The massive wave of risk-off trade from Friday has carried over into the new week, with global equities and most commodities tanking, bonds surging and the greenback collapsing. One of these things is not like the other: the US dollar usually sees a safe-haven bid in times of crisis as traders rush to the perceived safety and stability of the world’s largest economy. So why is the buck getting bludgeoned?
The first thing to note is while the dollar is that though dollar index is changing hands in the 93.00s, near a 7-month low, it’s actually showing relative strength against emerging market and commodity currencies. In fact, the vast majority of the dollar selling is concentrated in just three currencies: the euro, yen and Swiss franc. The key to unlocking the secret of the dollar’s weakness lies in understanding what these three currencies have in common, namely low/negative interest rates.
Up until last week, many traders were confident that the Federal Reserve would raise interest rates in its September monetary policy meeting, whereas the central banks in Europe, Japan and Switzerland are all a year or longer from even considering normalizing their respective extraordinary monetary conditions. Not surprisingly, it became a consensus trade to sell the lower yielding currencies and buy the dollar in an attempt to front-run the Fed’s “inevitable” interest rate hike later this year. Now, the global market turmoil has forced all of these traders to run for the exits at the same time, driving the euro, yen and Swiss franc each 3%+ higher against the dollar in just the past few days.
Technical View: EUR/USD
EUR/USD provides the cleanest example of this phenomenon.

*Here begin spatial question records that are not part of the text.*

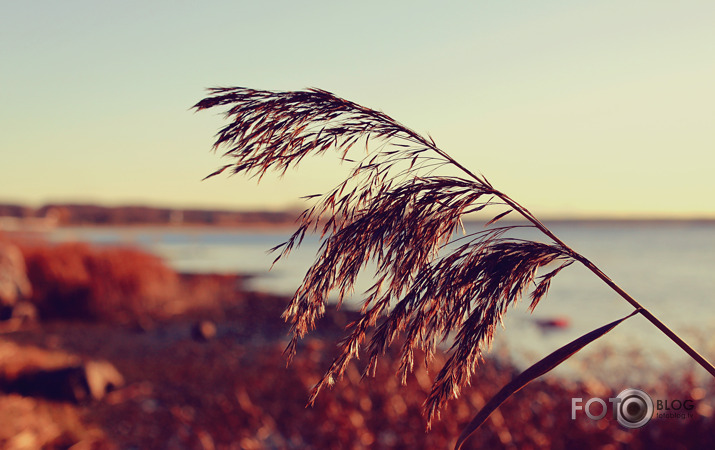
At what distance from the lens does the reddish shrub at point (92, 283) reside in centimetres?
1524

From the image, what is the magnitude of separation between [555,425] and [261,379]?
443cm

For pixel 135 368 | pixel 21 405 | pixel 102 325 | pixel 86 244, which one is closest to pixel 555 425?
pixel 21 405

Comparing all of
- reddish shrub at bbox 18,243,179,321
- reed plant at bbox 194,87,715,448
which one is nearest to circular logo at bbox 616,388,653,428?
reed plant at bbox 194,87,715,448

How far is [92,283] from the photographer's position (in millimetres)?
15664

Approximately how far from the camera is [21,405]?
624 centimetres

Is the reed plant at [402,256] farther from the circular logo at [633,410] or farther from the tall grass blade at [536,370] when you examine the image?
the circular logo at [633,410]

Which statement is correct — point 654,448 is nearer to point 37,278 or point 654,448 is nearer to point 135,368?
point 135,368

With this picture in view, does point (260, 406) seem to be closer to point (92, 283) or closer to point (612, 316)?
point (92, 283)

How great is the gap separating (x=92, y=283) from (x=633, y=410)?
1394 centimetres

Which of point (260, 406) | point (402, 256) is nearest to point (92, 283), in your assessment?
point (260, 406)

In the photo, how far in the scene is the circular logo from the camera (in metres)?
5.02

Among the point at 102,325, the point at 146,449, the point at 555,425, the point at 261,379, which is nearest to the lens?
the point at 555,425

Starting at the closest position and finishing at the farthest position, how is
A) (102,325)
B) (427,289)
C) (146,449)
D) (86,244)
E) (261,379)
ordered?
1. (427,289)
2. (146,449)
3. (261,379)
4. (102,325)
5. (86,244)

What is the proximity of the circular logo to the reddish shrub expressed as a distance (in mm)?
12945
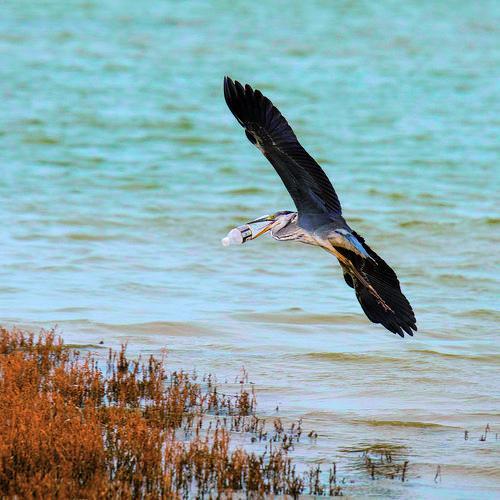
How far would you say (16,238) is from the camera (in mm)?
13672

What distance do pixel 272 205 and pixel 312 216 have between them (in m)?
9.28

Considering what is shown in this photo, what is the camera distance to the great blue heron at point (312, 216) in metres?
7.10

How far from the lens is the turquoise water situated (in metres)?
8.52

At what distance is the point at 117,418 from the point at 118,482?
830mm

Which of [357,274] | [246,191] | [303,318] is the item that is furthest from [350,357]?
[246,191]

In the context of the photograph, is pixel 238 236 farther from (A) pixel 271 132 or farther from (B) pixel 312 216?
(A) pixel 271 132

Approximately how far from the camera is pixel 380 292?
306 inches

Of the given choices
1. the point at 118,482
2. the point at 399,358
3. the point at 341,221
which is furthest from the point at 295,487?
the point at 399,358

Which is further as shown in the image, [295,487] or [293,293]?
[293,293]

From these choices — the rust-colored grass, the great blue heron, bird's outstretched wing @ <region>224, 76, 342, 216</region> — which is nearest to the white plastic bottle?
the great blue heron

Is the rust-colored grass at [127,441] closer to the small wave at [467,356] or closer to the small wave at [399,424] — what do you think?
the small wave at [399,424]

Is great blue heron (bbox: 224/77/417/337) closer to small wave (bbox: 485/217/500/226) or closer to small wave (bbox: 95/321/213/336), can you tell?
small wave (bbox: 95/321/213/336)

The pair has surged 500 pips in the last four trading days, and more importantly, has broken above both its 200-day moving average at 1.1330 and previous resistance at 1.1450. Not surprisingly, the MACD is trending higher above its signal line and the “0” level, showing strongly bullish momentum, though the RSI indicator is now in overbought territory.

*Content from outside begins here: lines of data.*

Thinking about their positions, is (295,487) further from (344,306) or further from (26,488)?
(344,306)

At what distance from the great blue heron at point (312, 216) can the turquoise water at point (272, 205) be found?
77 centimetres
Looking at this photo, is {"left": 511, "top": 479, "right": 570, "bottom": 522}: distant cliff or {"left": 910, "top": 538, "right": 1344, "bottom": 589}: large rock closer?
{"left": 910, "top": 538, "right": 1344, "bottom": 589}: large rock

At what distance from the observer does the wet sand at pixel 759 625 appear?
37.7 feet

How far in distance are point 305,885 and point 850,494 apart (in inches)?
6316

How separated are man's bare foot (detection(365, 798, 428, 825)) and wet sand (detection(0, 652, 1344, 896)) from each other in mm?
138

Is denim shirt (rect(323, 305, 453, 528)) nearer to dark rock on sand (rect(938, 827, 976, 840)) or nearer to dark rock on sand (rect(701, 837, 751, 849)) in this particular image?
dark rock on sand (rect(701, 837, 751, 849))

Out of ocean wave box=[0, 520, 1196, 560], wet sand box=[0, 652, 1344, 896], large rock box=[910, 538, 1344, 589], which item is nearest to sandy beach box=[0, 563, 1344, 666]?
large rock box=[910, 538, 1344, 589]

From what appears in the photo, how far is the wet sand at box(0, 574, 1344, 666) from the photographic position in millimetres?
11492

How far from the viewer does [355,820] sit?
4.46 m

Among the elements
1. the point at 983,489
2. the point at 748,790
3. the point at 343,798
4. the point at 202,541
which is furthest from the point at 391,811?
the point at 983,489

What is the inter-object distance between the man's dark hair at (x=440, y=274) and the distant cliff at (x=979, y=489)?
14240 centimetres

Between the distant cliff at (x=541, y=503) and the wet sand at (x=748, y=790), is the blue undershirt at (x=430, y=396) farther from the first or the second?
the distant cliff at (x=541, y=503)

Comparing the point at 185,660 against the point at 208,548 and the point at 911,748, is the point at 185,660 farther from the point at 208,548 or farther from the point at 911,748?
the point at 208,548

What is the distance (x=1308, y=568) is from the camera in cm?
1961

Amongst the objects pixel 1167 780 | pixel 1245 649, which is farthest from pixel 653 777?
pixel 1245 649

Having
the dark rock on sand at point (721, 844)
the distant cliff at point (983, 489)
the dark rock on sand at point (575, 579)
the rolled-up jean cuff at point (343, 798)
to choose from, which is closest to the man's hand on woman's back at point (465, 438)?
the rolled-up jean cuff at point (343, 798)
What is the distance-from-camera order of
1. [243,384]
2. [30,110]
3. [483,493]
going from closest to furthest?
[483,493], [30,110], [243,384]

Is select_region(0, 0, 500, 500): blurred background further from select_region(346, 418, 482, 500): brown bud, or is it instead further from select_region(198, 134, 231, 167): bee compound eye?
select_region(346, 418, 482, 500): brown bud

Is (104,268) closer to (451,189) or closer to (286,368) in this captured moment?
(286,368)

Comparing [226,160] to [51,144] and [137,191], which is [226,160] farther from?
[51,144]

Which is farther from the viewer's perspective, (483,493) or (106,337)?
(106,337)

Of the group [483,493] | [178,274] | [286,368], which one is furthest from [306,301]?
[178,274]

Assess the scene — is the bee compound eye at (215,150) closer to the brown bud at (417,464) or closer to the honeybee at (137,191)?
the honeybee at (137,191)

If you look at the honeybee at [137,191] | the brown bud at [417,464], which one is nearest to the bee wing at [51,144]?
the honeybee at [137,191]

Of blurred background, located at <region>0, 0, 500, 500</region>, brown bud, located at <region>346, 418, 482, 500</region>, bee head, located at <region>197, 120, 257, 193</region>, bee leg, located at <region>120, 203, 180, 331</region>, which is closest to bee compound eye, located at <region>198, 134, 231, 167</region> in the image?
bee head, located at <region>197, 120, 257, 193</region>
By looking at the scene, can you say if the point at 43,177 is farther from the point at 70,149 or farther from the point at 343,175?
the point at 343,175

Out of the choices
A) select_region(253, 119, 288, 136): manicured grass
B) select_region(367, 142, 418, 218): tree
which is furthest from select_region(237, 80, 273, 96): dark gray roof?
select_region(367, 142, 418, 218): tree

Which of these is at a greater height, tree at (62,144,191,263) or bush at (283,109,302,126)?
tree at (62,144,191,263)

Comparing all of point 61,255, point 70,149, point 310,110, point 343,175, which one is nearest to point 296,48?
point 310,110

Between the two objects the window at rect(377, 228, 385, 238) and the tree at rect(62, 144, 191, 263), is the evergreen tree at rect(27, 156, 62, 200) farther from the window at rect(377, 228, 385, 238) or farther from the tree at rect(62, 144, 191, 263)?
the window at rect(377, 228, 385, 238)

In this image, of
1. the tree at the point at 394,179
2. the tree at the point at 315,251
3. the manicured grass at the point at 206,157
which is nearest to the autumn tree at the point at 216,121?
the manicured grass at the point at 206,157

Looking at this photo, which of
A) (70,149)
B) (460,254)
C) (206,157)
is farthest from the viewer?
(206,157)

With rates breaking out to a fresh 7-month high today, more upside is still favored in the immediate term. In fact, EUR/USD has little in the way of resistance until the 38.2% Fibonacci retracement of the entire 2014-2015 selloff at 1.1800, though the psychological 100-pip levels at 1.16 and 1.17 may also serve as near-term hurdles for bulls. Meanwhile, only a reversal back below the 1.1450 level and the 200-day MA at 1.1330 would shift the near-term bias back in favor of the bears.